The Festival Interceltique Lorient held over 10 days in August, in Lorient, is one of Brittany’s largest and internationally known festivals. It celebrates the strong celtic heritage of the region through folklore dance and traditional music in the streets of the city and covered halls. Professionals, local amateurs and tourists all participate.
For Baroque music lovers there is the Lanvellec baroque music festival, 9th – 24th Oct. International artists play concerts of Baroque music in churches and arts venues around the towns of Lanvellec, Lannion and Plestin Les Grees.
Nearly every town or village in Brittany has at least one festival or event celebrated annually. Below is a list of festivals and celebrations local to Ville Voisin area and further afield.
In late July each year the small character town of Malestroit hosts the oldest summer music festival in Brittany. It has become a major Breton musical event encompassing rock music from its beginnings to today’s rock. ‘Rock Bridge’ is an independent spirit, open and free mixing big names and young discoveries.
On the 2nd Sunday in July there is an Accordion Festival attended by 5000 people and 150 musicians.

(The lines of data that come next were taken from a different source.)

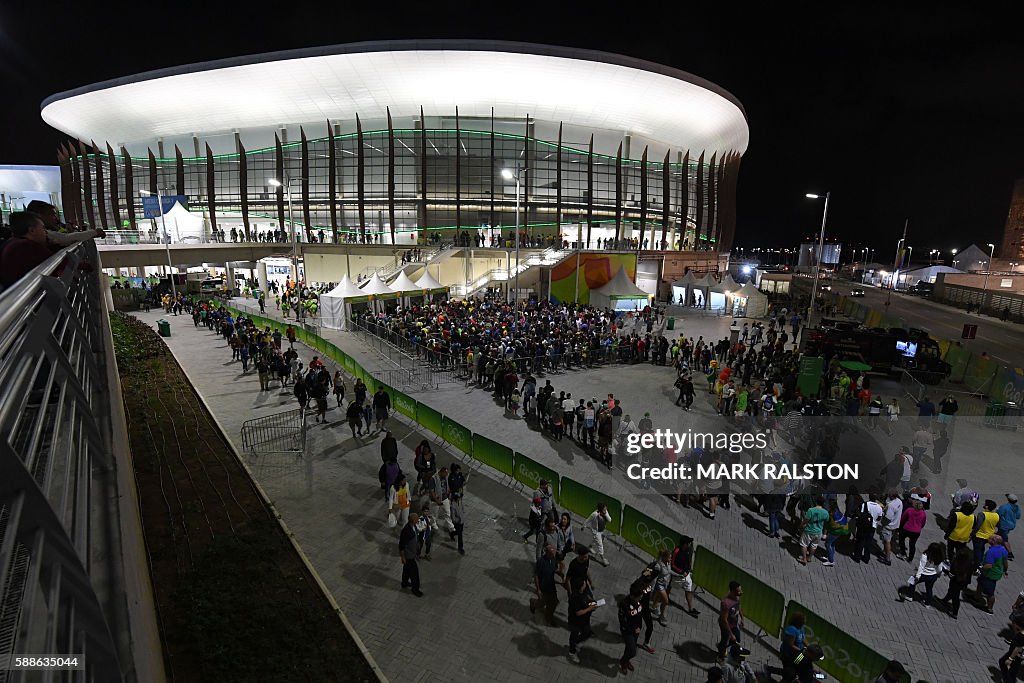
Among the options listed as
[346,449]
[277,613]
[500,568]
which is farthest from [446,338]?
[277,613]

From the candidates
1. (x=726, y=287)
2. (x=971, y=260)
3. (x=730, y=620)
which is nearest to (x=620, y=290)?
(x=726, y=287)

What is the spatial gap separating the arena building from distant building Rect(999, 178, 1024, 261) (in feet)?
266

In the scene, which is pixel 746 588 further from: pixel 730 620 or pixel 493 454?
pixel 493 454

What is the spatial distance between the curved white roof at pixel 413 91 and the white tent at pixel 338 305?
3260 cm

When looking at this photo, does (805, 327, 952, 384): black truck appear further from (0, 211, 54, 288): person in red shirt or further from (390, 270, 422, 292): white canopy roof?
(0, 211, 54, 288): person in red shirt

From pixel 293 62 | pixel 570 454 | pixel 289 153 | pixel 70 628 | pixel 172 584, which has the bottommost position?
pixel 570 454

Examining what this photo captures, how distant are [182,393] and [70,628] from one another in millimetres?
18027

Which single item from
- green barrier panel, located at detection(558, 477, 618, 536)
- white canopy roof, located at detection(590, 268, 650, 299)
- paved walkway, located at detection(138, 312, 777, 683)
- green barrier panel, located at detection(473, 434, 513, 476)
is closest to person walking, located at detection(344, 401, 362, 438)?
paved walkway, located at detection(138, 312, 777, 683)

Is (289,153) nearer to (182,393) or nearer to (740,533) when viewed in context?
(182,393)

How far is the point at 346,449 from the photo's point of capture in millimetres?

On the 1st Sunday in August is Noce Bretonnes, an annual revival of an ancient country wedding feast where around 1000 people enjoy feasting and dancing in traditional costume and camaraderie.
On 2nd weekend of August “Le Pardon des motards” takes place and in the region of 20,000 motorbikes of all shapes, sizes and ages gather together and finally drive by in procession through all the local villages including Augan.
Journee de Patrimoine happens on the 3rd weekend in September. On this occassion many of Augan’s (Brittany’s) local historical buildings are opened up to the public, for example, many private manors and chateaux, small commune owned chapelles, including nearby Chapelle Saint Malo. At the Chapelle Saint Malo a mass is held and followed by a procession to and from a local fountaine. The procession ends with an outdoor feast to raise funds for its upkeep.